* **TO DO**: Give a verbatim copy of the lines below, minus the pictures.

***** RAW DATA *****

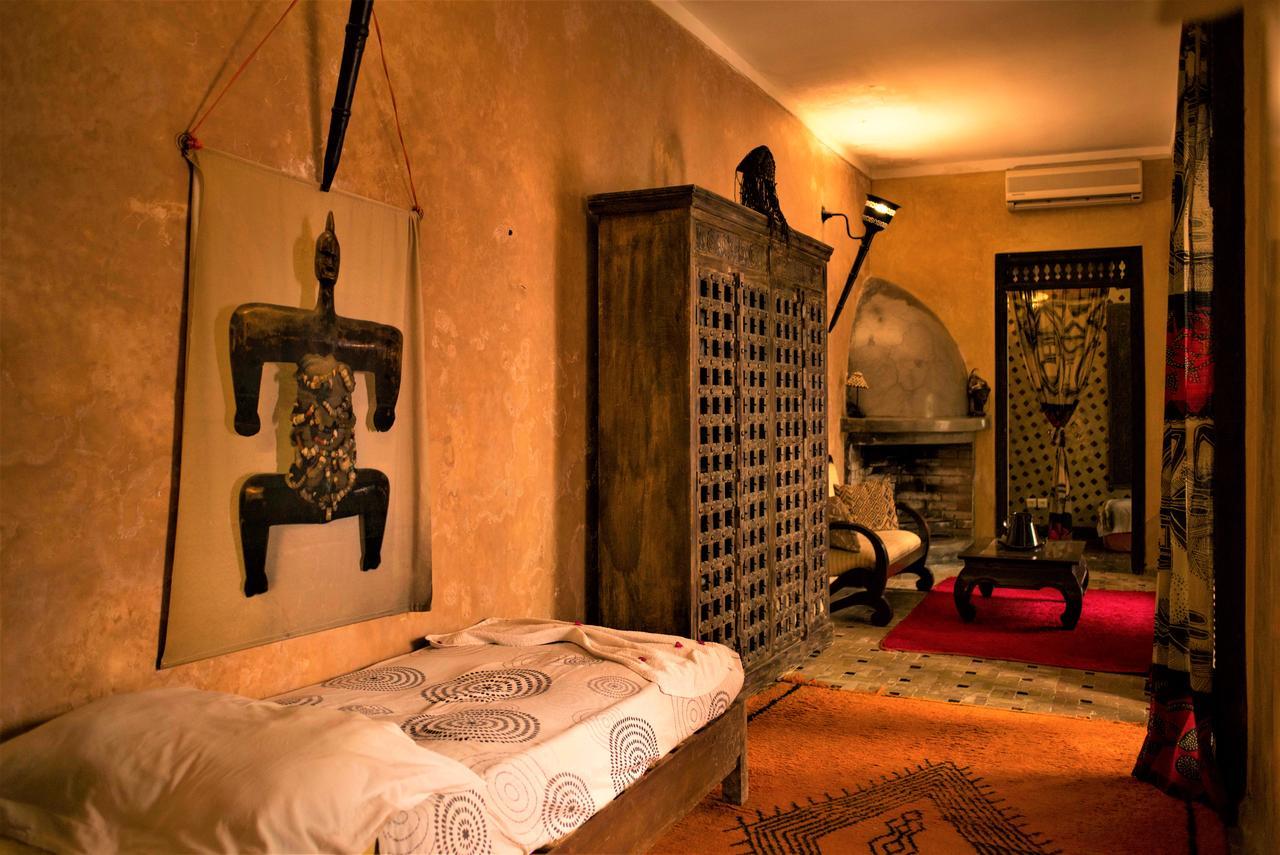 Yoruba Suite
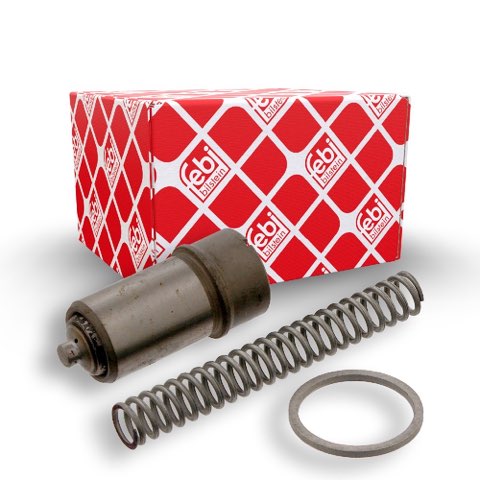 Febi Bilstein 02454 Timing Chain Tensioner, photo 2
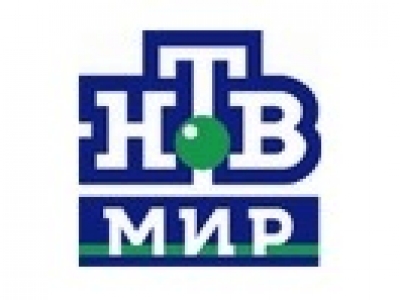 Телеканал "НТВ Мир"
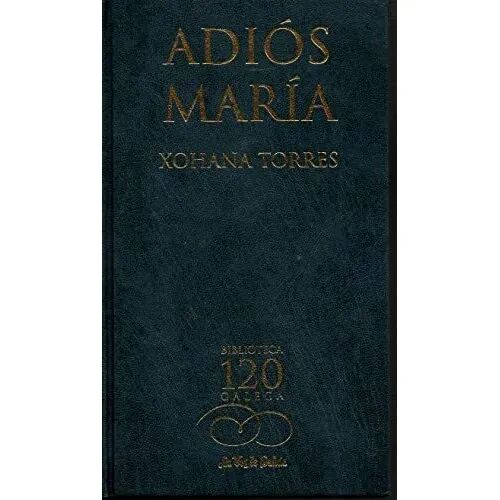 Adios Maria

*****

* **SOLUTION TO THIS EXERCISE**:
 Yoruba Suite
 Febi Bilstein 02454 Timing Chain Tensioner, photo 2
 Телеканал "НТВ Мир"
 Adios Maria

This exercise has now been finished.